COST OF BILL S- 8
Metro fears cost of bill aimed to improve water quality on reserves.
It’s inhumane to expect our neighbours and fellow citizens to live in primitive conditions while the rest of us enjoy the basic services that developed societies take for granted.
We all have a right to clean drinking water, safe sewage disposal, a healthy place for our kids to grow up.
Basic common sense argues that when Canadian municipalities can extend those services to First Nations neighbours, then that’s what they should do.
This is cost effective, it’s easier to operate and it acknowledges simple justice.
We don’t hesitate to extend other civic infrastructure. Roads passing through First Nations lands don’t suddenly turn to muddy ruts at the reserve boundaries. CN and CPR trains don’t stop at reserve borders so that freight can be carried across to the next railhead by horse- drawn wagons. We don’t stop and canoe across rivers instead of driving over a publicly built and maintained bridge.
So arguments against extending essential services don’t carry much moral weight. And who better to provide those services than municipal governments which have the greatest expertise and generally do an outstanding job?
Thus, a charitable view of Bill S- 8, the Safe Drinking Water for First Nations Act, is that the federal government is finally acknowledging the fundamental inequities in people’s lives and seeks to address them at the most basic level.
So, on the surface, good idea: Let’s stop wrangling about constitutional minutiae, complaining about whether the level of consultation met this test or that and just get on with a crash program of providing these essential services to those who don’t have them.
You can bet that parents whose kids play on school grounds swamped with raw sewage or who have to boil water for half an hour to make sure they don’t catch typhoid don’t give two hoots about whether fixing the problem now might offend some treaty clause 10 or 20 years from now.
However, one can also sympathize with municipalities expressing concern.
Given several decades of provincial and federal governments enthusiastically offloading costs for programs and services onto junior governments, it’s perfectly reasonable for municipalities to be fearful.
First Nations are a federal responsibility. The federal government owes it to everyone to clarify and secure adequate funding and not to find an expedient way to off- load costs onto municipal taxpayers.
It’s entirely fair for municipalities to ask to see the money.
While Ottawa waxes enthusiastic about the federal government’s investment of $ 2.5 billion in water and waste- water infrastructure and related public health activities in First Nations communities since 2006, skepticism remains.
NDP aboriginal affairs critic Jean Crowder of Nanaimo, a community with adjacent First Nations reserves, points out that the government’s own estimates identify a $ 5.8- billion shortfall just in dealing with the existing First Nations waste and waste- water capacity gap.
Others worry that inadequate input from First Nations and municipal governments mean there is no consensus on achieving the integrated response that everyone, including Ottawa, seems to want.
Then there are concerns about jurisdiction.
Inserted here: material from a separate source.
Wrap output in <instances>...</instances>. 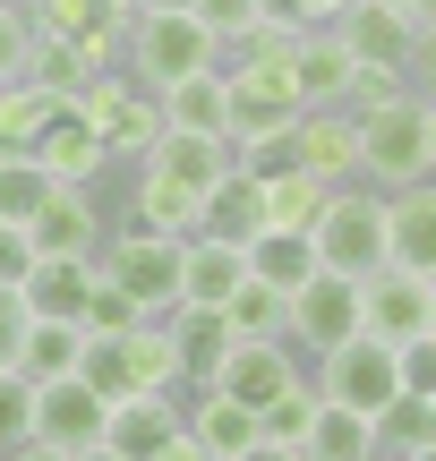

If the safety and environmental regulations that govern municipalities meet different standards and are effectively unenforceable on First Nations’ reserves, how can those differences be reconciled?
Metro Vancouver, for example, has developed an intelligent working paper which notes that while its safety regulations might be unenforceable on reserves, the act would make Metro liable as the service provider for any consequences of safety infractions. This is clearly both unjust and unworkable.
Metro wonders who would enforce bylaws intended to ensure safe delivery of clean drinking water — would it be the local band; the federal government; the service provider? And it wonders from whence is the funding for infrastructure improvements to come?